Buyer sentiment is being dragged down by a perception of low supply, with 60% of survey respondents believing there is limited choice in the residential property market, up 17% from results in January.
This was especially prevalent in regional areas, at 65%, particularly in regional NSW at 75%. Comparatively 57% of metropolitan buyers felt there was a lack of choice.
“With more city dwellers moving to sea or tree change areas, supply is dwindling and adding pressure to prices,” he continued.
91% named housing affordability as a big issue across Australia, amongst first home buyers this number was higher, at 93%.
67% of respondents in the residential property market are anticipating prices in their area to grow in the next 12 months.
“Rising prices are making property owners feel wealthier, when many buyers are stretching their budgets to afford the limited but growing availability of stock on the market at the moment,” said Mazzarella.
82% of property buyers are also worried about paying too much for property in the current market.

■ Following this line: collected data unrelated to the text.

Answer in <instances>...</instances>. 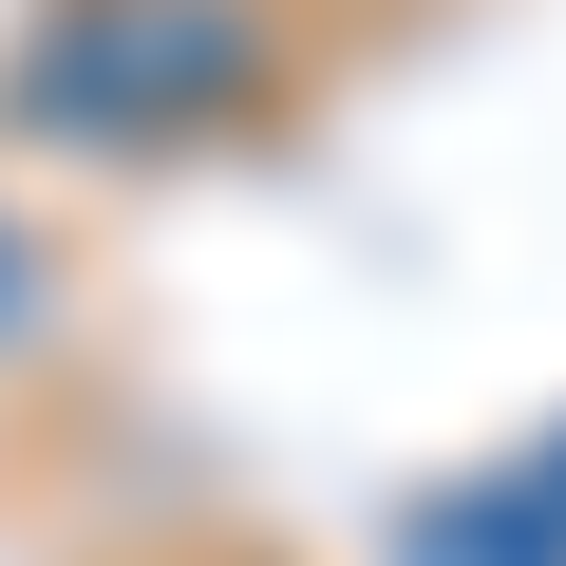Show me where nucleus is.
Wrapping results in <instances>:
<instances>
[{
	"label": "nucleus",
	"mask_w": 566,
	"mask_h": 566,
	"mask_svg": "<svg viewBox=\"0 0 566 566\" xmlns=\"http://www.w3.org/2000/svg\"><path fill=\"white\" fill-rule=\"evenodd\" d=\"M245 76H264L245 0H57L39 57H20V114L95 133V151H151V133H208Z\"/></svg>",
	"instance_id": "f257e3e1"
},
{
	"label": "nucleus",
	"mask_w": 566,
	"mask_h": 566,
	"mask_svg": "<svg viewBox=\"0 0 566 566\" xmlns=\"http://www.w3.org/2000/svg\"><path fill=\"white\" fill-rule=\"evenodd\" d=\"M416 566H566V453H528V472L453 491V510L416 528Z\"/></svg>",
	"instance_id": "f03ea898"
},
{
	"label": "nucleus",
	"mask_w": 566,
	"mask_h": 566,
	"mask_svg": "<svg viewBox=\"0 0 566 566\" xmlns=\"http://www.w3.org/2000/svg\"><path fill=\"white\" fill-rule=\"evenodd\" d=\"M0 283H20V264H0Z\"/></svg>",
	"instance_id": "7ed1b4c3"
}]
</instances>
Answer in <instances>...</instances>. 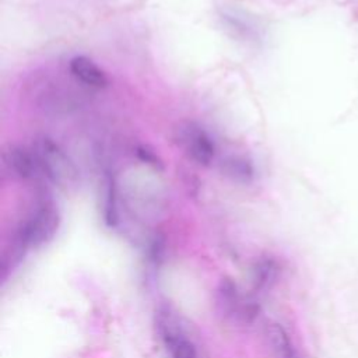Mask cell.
Here are the masks:
<instances>
[{
	"label": "cell",
	"instance_id": "1",
	"mask_svg": "<svg viewBox=\"0 0 358 358\" xmlns=\"http://www.w3.org/2000/svg\"><path fill=\"white\" fill-rule=\"evenodd\" d=\"M59 221V213L53 203H38L21 222L15 236L17 245L22 249L42 246L56 234Z\"/></svg>",
	"mask_w": 358,
	"mask_h": 358
},
{
	"label": "cell",
	"instance_id": "5",
	"mask_svg": "<svg viewBox=\"0 0 358 358\" xmlns=\"http://www.w3.org/2000/svg\"><path fill=\"white\" fill-rule=\"evenodd\" d=\"M41 162L46 180L60 182L73 173V166L63 150L48 137H41L31 145Z\"/></svg>",
	"mask_w": 358,
	"mask_h": 358
},
{
	"label": "cell",
	"instance_id": "11",
	"mask_svg": "<svg viewBox=\"0 0 358 358\" xmlns=\"http://www.w3.org/2000/svg\"><path fill=\"white\" fill-rule=\"evenodd\" d=\"M280 273V266L274 259H260L253 267V282L256 288L267 289L275 284Z\"/></svg>",
	"mask_w": 358,
	"mask_h": 358
},
{
	"label": "cell",
	"instance_id": "10",
	"mask_svg": "<svg viewBox=\"0 0 358 358\" xmlns=\"http://www.w3.org/2000/svg\"><path fill=\"white\" fill-rule=\"evenodd\" d=\"M222 172L236 182L248 183L255 178V168L249 159L239 155H231L221 164Z\"/></svg>",
	"mask_w": 358,
	"mask_h": 358
},
{
	"label": "cell",
	"instance_id": "7",
	"mask_svg": "<svg viewBox=\"0 0 358 358\" xmlns=\"http://www.w3.org/2000/svg\"><path fill=\"white\" fill-rule=\"evenodd\" d=\"M70 74L81 84L90 88H105L108 85V77L105 71L90 57L77 55L69 62Z\"/></svg>",
	"mask_w": 358,
	"mask_h": 358
},
{
	"label": "cell",
	"instance_id": "8",
	"mask_svg": "<svg viewBox=\"0 0 358 358\" xmlns=\"http://www.w3.org/2000/svg\"><path fill=\"white\" fill-rule=\"evenodd\" d=\"M220 18L227 29H229L234 36L245 42H257L260 39V29L256 21L248 17L243 11L234 8H225L221 11Z\"/></svg>",
	"mask_w": 358,
	"mask_h": 358
},
{
	"label": "cell",
	"instance_id": "9",
	"mask_svg": "<svg viewBox=\"0 0 358 358\" xmlns=\"http://www.w3.org/2000/svg\"><path fill=\"white\" fill-rule=\"evenodd\" d=\"M266 337L273 358H301L288 331L280 323H270L266 329Z\"/></svg>",
	"mask_w": 358,
	"mask_h": 358
},
{
	"label": "cell",
	"instance_id": "6",
	"mask_svg": "<svg viewBox=\"0 0 358 358\" xmlns=\"http://www.w3.org/2000/svg\"><path fill=\"white\" fill-rule=\"evenodd\" d=\"M4 165L14 178L31 182L46 180L32 147H11L4 152Z\"/></svg>",
	"mask_w": 358,
	"mask_h": 358
},
{
	"label": "cell",
	"instance_id": "4",
	"mask_svg": "<svg viewBox=\"0 0 358 358\" xmlns=\"http://www.w3.org/2000/svg\"><path fill=\"white\" fill-rule=\"evenodd\" d=\"M178 140L185 152L200 165H210L217 154L213 137L196 123H185L178 129Z\"/></svg>",
	"mask_w": 358,
	"mask_h": 358
},
{
	"label": "cell",
	"instance_id": "2",
	"mask_svg": "<svg viewBox=\"0 0 358 358\" xmlns=\"http://www.w3.org/2000/svg\"><path fill=\"white\" fill-rule=\"evenodd\" d=\"M218 315L236 324H250L259 316V303L246 295L231 278H222L215 289Z\"/></svg>",
	"mask_w": 358,
	"mask_h": 358
},
{
	"label": "cell",
	"instance_id": "3",
	"mask_svg": "<svg viewBox=\"0 0 358 358\" xmlns=\"http://www.w3.org/2000/svg\"><path fill=\"white\" fill-rule=\"evenodd\" d=\"M157 329L169 358H199L196 344L169 310H158Z\"/></svg>",
	"mask_w": 358,
	"mask_h": 358
}]
</instances>
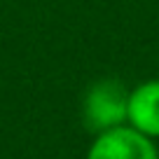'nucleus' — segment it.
I'll list each match as a JSON object with an SVG mask.
<instances>
[{
    "instance_id": "1",
    "label": "nucleus",
    "mask_w": 159,
    "mask_h": 159,
    "mask_svg": "<svg viewBox=\"0 0 159 159\" xmlns=\"http://www.w3.org/2000/svg\"><path fill=\"white\" fill-rule=\"evenodd\" d=\"M129 112V89L115 77L96 80L82 96V124L91 134L122 126Z\"/></svg>"
},
{
    "instance_id": "2",
    "label": "nucleus",
    "mask_w": 159,
    "mask_h": 159,
    "mask_svg": "<svg viewBox=\"0 0 159 159\" xmlns=\"http://www.w3.org/2000/svg\"><path fill=\"white\" fill-rule=\"evenodd\" d=\"M87 159H159V150L150 136L122 124L96 134Z\"/></svg>"
},
{
    "instance_id": "3",
    "label": "nucleus",
    "mask_w": 159,
    "mask_h": 159,
    "mask_svg": "<svg viewBox=\"0 0 159 159\" xmlns=\"http://www.w3.org/2000/svg\"><path fill=\"white\" fill-rule=\"evenodd\" d=\"M126 122L136 131L159 138V80H150L129 91Z\"/></svg>"
}]
</instances>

For investors the opposite is true, with property owners general financial confidence rising to 42% and investors ‘sense of wealth’ has grown to 41%, both these factors are at the highest levels since ME’s survey debuted in April of 2019.
Despite doubts, first home buyers are the group who are most looking to buy property in the next year, at 52%. While investors responded at 40% and owner occupiers at 21%.
“Although overall sentiment is lower among first home buyers, our findings show they are still the eager to buy property over the next year.
Much of this is being driven by a fear of missing out on current market conditions, with 58% of respondents say they feel “FOMO” in buying property currently.
However 23% of investors responded that they want to sell property in the next 12 months, while only 11% of owner occupiers responded likewise.
Buyers in Sydney are more likely to buy in the next 12 months than Victorians, at 38% compared to 32%.
Likewise sellers in Sydney are more likely to sell in the last 12 months at 13%, compared to 10% of Victorians.
The low interest rates are still pulling in buyers, with around 75% of those looking to buy or invest in property have marked the interest rates as making the prospect of more attractive.